The paper published by Encalada and her colleagues is one of the first to highlight mountain rivers' global importance. This is in part because they have long been thought of as mere connectors between better-studied ecosystems, rather than distinct systems in their own right. It is also because they are often steep, remote, and difficult to study. As Anderson says: “Sampling those rivers is no joke.”
The rush to dam Andean rivers is a sign that few people understand the extent of services they provide in their natural state. But with human developments encroaching on mountain rivers everywhere, such knowledge gaps are becoming dangerous.
Dams in the Andean Amazon are already having downstream effects, most recently in Ecuador, where sediment-deprived water from the country's largest dam has been implicated in undercutting a 390 foot waterfall earlier this year. Beyond destroying a landmark, it kicked off an ongoing disaster as the river excavates a new canyon to re-level its gradient, destroying highways, rupturing oil pipelines, and threatening the dam itself in the process.
The Andean Amazon has long been one of the few remaining river systems that is mostly un-dammed, but that is changing fast. As of 2017, 142 hydropower projects existed in the Andean Amazon, and another 161 had been proposed or were under construction. Even as scientific consensus is building that large hydropower dams cause more harm than good, dam development in the region is poised to proceed at a breakneck pace.

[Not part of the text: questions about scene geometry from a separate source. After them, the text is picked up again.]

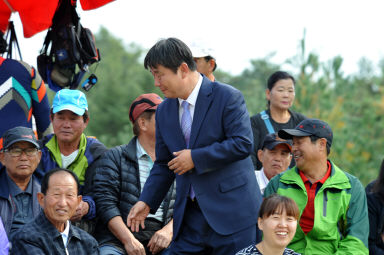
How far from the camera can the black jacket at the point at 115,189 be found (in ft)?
14.2

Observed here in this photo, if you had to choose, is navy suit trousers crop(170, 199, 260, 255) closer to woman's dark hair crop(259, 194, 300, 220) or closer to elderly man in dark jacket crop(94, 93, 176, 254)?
woman's dark hair crop(259, 194, 300, 220)

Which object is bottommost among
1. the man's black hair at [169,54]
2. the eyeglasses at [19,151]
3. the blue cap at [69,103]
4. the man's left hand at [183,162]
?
the man's left hand at [183,162]

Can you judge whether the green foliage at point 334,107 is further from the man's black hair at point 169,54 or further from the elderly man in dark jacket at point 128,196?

Andean rivers have long been ignored because few people think of them in terms of processes they perform. Anderson concludes that if we forge ahead without proper understanding, we may find out the hard way just how much depends on the river process. “Each dam that goes up is like a natural experiment on river processes and connectivity, and what happens when you cut them off,” says Anderson. “It’s not an experiment we would like to be running, but the sad reality is that we are already seeing the effects.”